The Milwaukee news media did no better. As fans rose to clap, a writer from the Journal-Sentinel posted on Twitter: “Josh Hader announced as new Brewers pitcher and gets a nice ovation.”

Afterward, reporters gathered around Hader’s locker.

“Josh, that was an overwhelmingly positive reaction,” one said. Do you worry, Hader was asked, that maybe in “other parts of the country, that could get misconstrued a little bit?”

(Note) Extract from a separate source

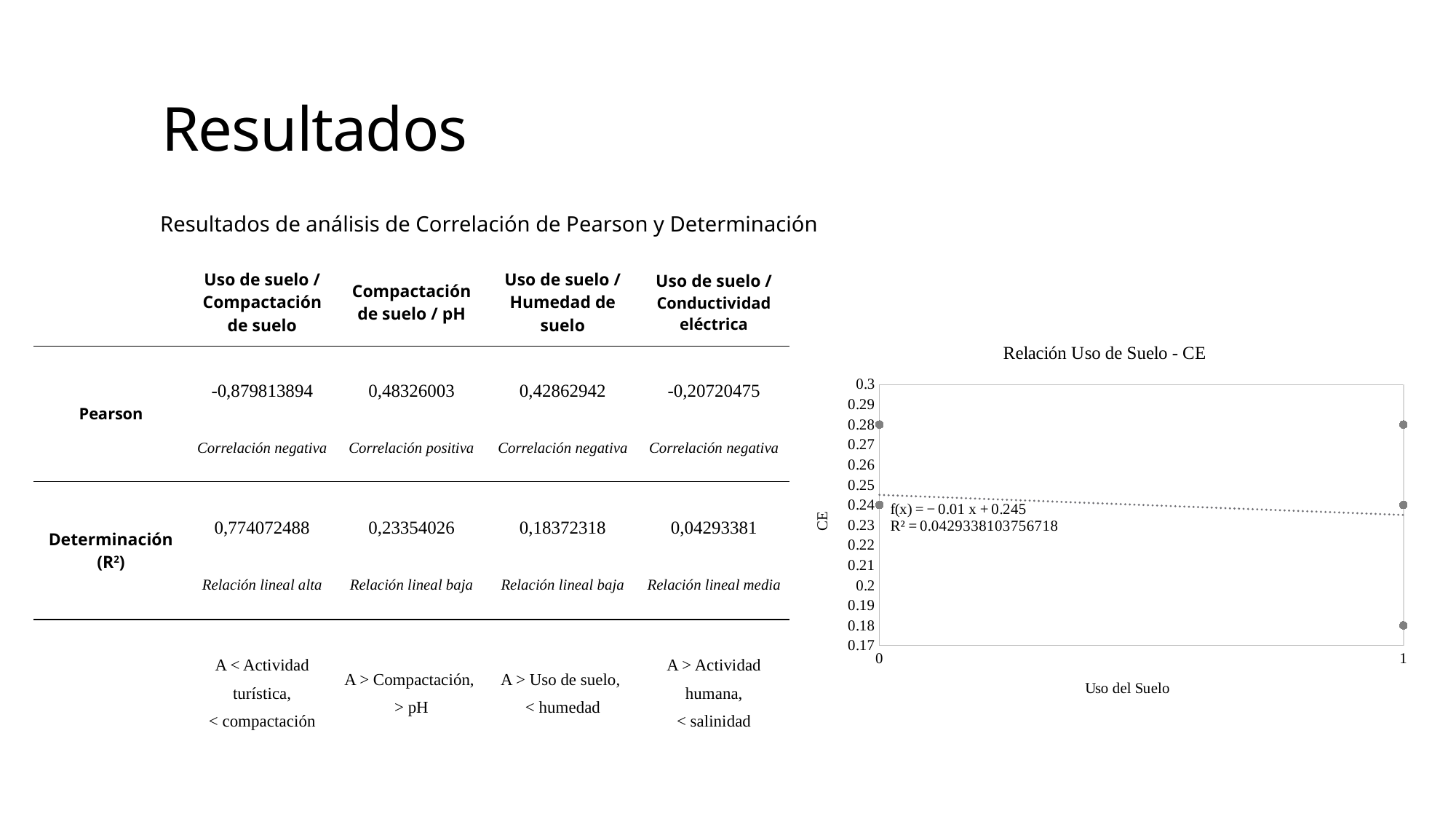
What is the label of the vertical axis of the chart? CE Is the lowest CE point at Uso del Suelo = 1 greater or less than 0.2? less At which Uso del Suelo value does the lowest CE point on the chart occur? 1 Is the highest CE point at Uso del Suelo = 0 greater or less than 0.27? greater Does the trendline on the chart rise or fall as Uso del Suelo increases from 0 to 1? fall What is the highest value shown on the CE axis of the chart? 0.3 What kind of chart is shown on the slide? scatter chart What is the intercept of the trendline equation shown on the chart? 0.245 What R² value is printed on the chart? R² = 0.0429338103756718 What is the equation of the trendline shown on the chart? f(x) = − 0.01 x + 0.245 Is the lowest CE point at Uso del Suelo = 0 greater or less than 0.22? greater What is the title of the chart on the slide? Relación Uso de Suelo - CE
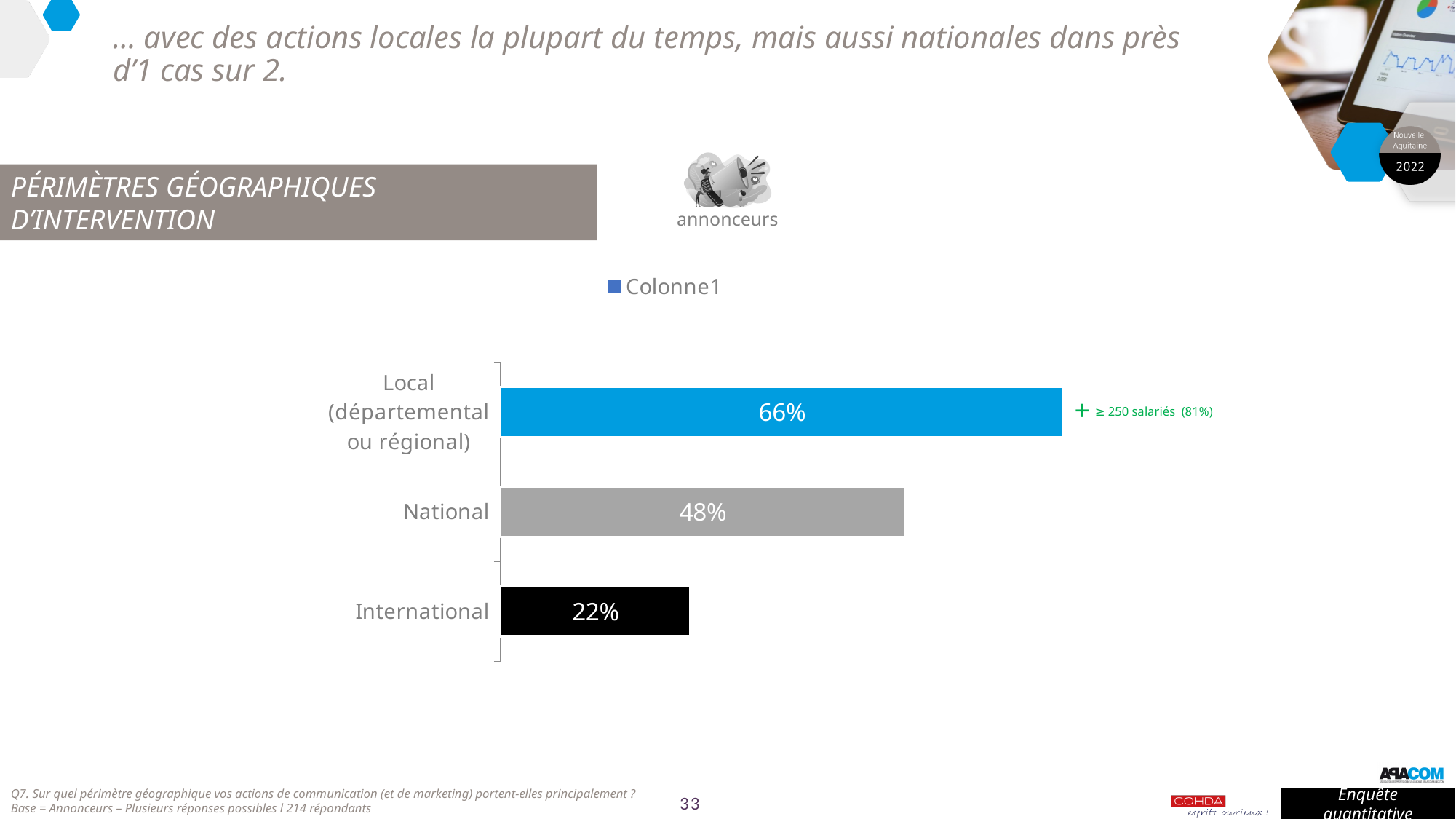
What is the value for National? 48% What is the value for Local (départemental ou régional)? 66% What kind of chart is shown on the slide? Bar chart Which category has the lowest value? International Which category has the highest value? Local (départemental ou régional) How many categories are shown in the chart? 3 How many series does the legend list? 1 Which is larger, the value for National or the value for International? National What is the name of the series listed in the legend? Colonne1 What is the difference between the values for Local (départemental ou régional) and National? 18% What is the difference between the values for National and International? 26% What is the value for International? 22%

Ah, those less sympathetic precincts.

Baseball, once a sport with so many black stars, has fallen into an uncomfortable racial ditch. It has fewer and fewer black players and its fan base is the oldest and whitest of the three major American sports. Nielsen reported in 2013 that the average baseball television viewer was in their mid-50s, and 83 per cent of them were white. NBA games, by contrast, drew an audience that was on average 40 years old, and 45-per-cent African-American.

For far too long, too many baseball controversies have centred around older, white baseball men complaining about so-called insults to the game. So Ken Griffey Jr. – a transcendent African-American outfielder and Hall of Fame member – was criticized for wearing his baseball cap backward in practice. Jose Bautista, who was born in the Dominican Republic and now plays for the New York Mets, was slammed a few years ago for having the audacity to flip his bat after whacking a game-winning playoff home run for the Toronto Blue Jays.

Such controversies almost always revolve around black and Latino players. As Bautista wrote afterward in The Player’s Tribune: “Let’s not have these loaded conversations about ‘character’ and the integrity of the game every time certain players show emotion in a big moment. That kind of thinking is not just old school. It’s just ignorant.”

A couple of years ago, I spent a day in the company of Curtis Granderson, as thoughtful and public-spirited a player as you can find, and a black man born and raised near Chicago. He spoke of the oddness of playing a sport that draws so few black fans.

“We play this game, me and other black players, counting the black people in the stands who weren’t working at the game,” Granderson said. “ ‘I see one! No, he’s Latino.’ You’re panning, panning and sometimes it would take us seven innings to count 10.”

I played my version when the Cubs played in the 2016 World Series. Come the fourth inning, I walked from Wrigley Field’s ancient press box to the farthest reaches of right field. My goal was to count every black fan I saw. I found two sitting hard by the right field fence.

Each year, Richard Lapchick of the Institute for Diversity and Ethics in Sports issues a report on racial hiring in baseball. As recently as 2009, baseball had 10 black and Latino managers. Now it has four. There is the tiniest handful of blacks and Latinos in baseball front offices.

Commissioner Rob Manfred loves to talk of pipelines and training initiatives and so on, but he has had remarkably little success in persuading teams and owners to hire more blacks and Latinos.

When I asked Manfred about this, he got snippy. “We’re going to have ebb and flow,” he said.

Not much is flowing. I don’t want to pick on Midwestern teams when my own childhood team, the Mets, is so close at hand and offers such an inviting target. One member of the Mets’ weird three-headed general manager team is Latino, but the rest of the organization is lily white. The team has no black or Latino vice-presidents.

Like Chicago, New York is a majority minority city. Yet you can sit in the stands at Wrigley or Citi Field some nights and it looks like 1955. In Milwaukee the other night, it even sounded like 1955.